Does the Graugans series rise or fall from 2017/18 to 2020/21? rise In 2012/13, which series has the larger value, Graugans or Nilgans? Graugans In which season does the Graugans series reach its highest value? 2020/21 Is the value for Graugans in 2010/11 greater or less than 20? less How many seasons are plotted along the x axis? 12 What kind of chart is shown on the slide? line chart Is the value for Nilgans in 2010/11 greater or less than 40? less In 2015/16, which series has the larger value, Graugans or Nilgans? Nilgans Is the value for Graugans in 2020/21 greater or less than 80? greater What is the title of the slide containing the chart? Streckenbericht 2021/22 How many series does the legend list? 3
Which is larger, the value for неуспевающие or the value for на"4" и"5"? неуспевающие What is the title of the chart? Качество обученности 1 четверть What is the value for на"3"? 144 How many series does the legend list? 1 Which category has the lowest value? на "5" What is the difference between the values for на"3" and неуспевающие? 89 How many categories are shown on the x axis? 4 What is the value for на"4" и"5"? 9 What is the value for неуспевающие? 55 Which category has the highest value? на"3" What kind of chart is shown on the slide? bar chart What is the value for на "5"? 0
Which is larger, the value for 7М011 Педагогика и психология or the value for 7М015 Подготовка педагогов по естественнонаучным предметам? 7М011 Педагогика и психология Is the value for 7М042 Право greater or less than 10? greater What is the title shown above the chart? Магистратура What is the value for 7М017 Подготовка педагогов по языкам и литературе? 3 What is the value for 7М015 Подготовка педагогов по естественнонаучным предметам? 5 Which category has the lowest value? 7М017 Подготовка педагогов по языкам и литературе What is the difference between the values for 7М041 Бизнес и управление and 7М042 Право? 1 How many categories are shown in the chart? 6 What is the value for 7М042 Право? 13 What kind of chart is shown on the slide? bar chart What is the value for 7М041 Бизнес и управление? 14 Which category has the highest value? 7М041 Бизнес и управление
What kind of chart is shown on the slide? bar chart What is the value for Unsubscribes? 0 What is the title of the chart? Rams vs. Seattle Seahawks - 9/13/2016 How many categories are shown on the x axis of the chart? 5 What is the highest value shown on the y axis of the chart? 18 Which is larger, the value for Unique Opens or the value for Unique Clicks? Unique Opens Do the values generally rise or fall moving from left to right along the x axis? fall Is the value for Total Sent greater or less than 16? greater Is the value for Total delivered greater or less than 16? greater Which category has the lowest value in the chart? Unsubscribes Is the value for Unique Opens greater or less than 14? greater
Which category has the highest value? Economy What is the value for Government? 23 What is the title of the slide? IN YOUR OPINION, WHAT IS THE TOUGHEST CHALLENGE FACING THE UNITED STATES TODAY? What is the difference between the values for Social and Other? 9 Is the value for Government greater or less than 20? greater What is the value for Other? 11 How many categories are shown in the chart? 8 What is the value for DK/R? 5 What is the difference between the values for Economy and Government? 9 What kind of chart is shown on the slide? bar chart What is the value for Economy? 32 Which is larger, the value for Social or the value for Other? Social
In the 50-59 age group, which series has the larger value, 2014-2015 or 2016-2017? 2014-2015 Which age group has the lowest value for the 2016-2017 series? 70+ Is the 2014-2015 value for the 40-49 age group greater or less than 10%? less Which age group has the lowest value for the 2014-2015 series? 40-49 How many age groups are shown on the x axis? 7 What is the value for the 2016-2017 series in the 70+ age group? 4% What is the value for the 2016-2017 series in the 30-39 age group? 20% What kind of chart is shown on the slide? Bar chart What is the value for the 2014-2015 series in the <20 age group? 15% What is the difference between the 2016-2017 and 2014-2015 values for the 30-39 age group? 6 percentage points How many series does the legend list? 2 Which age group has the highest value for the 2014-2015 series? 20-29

• [WHAT YOU WILL DO]:
Please copy out all six items above word for word, with nothing added or left out.

• [RESULT FOR THIS TASK]:
Does the Graugans series rise or fall from 2017/18 to 2020/21? rise In 2012/13, which series has the larger value, Graugans or Nilgans? Graugans In which season does the Graugans series reach its highest value? 2020/21 Is the value for Graugans in 2010/11 greater or less than 20? less How many seasons are plotted along the x axis? 12 What kind of chart is shown on the slide? line chart Is the value for Nilgans in 2010/11 greater or less than 40? less In 2015/16, which series has the larger value, Graugans or Nilgans? Nilgans Is the value for Graugans in 2020/21 greater or less than 80? greater What is the title of the slide containing the chart? Streckenbericht 2021/22 How many series does the legend list? 3
Which is larger, the value for неуспевающие or the value for на"4" и"5"? неуспевающие What is the title of the chart? Качество обученности 1 четверть What is the value for на"3"? 144 How many series does the legend list? 1 Which category has the lowest value? на "5" What is the difference between the values for на"3" and неуспевающие? 89 How many categories are shown on the x axis? 4 What is the value for на"4" и"5"? 9 What is the value for неуспевающие? 55 Which category has the highest value? на"3" What kind of chart is shown on the slide? bar chart What is the value for на "5"? 0
Which is larger, the value for 7М011 Педагогика и психология or the value for 7М015 Подготовка педагогов по естественнонаучным предметам? 7М011 Педагогика и психология Is the value for 7М042 Право greater or less than 10? greater What is the title shown above the chart? Магистратура What is the value for 7М017 Подготовка педагогов по языкам и литературе? 3 What is the value for 7М015 Подготовка педагогов по естественнонаучным предметам? 5 Which category has the lowest value? 7М017 Подготовка педагогов по языкам и литературе What is the difference between the values for 7М041 Бизнес и управление and 7М042 Право? 1 How many categories are shown in the chart? 6 What is the value for 7М042 Право? 13 What kind of chart is shown on the slide? bar chart What is the value for 7М041 Бизнес и управление? 14 Which category has the highest value? 7М041 Бизнес и управление
What kind of chart is shown on the slide? bar chart What is the value for Unsubscribes? 0 What is the title of the chart? Rams vs. Seattle Seahawks - 9/13/2016 How many categories are shown on the x axis of the chart? 5 What is the highest value shown on the y axis of the chart? 18 Which is larger, the value for Unique Opens or the value for Unique Clicks? Unique Opens Do the values generally rise or fall moving from left to right along the x axis? fall Is the value for Total Sent greater or less than 16? greater Is the value for Total delivered greater or less than 16? greater Which category has the lowest value in the chart? Unsubscribes Is the value for Unique Opens greater or less than 14? greater
Which category has the highest value? Economy What is the value for Government? 23 What is the title of the slide? IN YOUR OPINION, WHAT IS THE TOUGHEST CHALLENGE FACING THE UNITED STATES TODAY? What is the difference between the values for Social and Other? 9 Is the value for Government greater or less than 20? greater What is the value for Other? 11 How many categories are shown in the chart? 8 What is the value for DK/R? 5 What is the difference between the values for Economy and Government? 9 What kind of chart is shown on the slide? bar chart What is the value for Economy? 32 Which is larger, the value for Social or the value for Other? Social
In the 50-59 age group, which series has the larger value, 2014-2015 or 2016-2017? 2014-2015 Which age group has the lowest value for the 2016-2017 series? 70+ Is the 2014-2015 value for the 40-49 age group greater or less than 10%? less Which age group has the lowest value for the 2014-2015 series? 40-49 How many age groups are shown on the x axis? 7 What is the value for the 2016-2017 series in the 70+ age group? 4% What is the value for the 2016-2017 series in the 30-39 age group? 20% What kind of chart is shown on the slide? Bar chart What is the value for the 2014-2015 series in the <20 age group? 15% What is the difference between the 2016-2017 and 2014-2015 values for the 30-39 age group? 6 percentage points How many series does the legend list? 2 Which age group has the highest value for the 2014-2015 series? 20-29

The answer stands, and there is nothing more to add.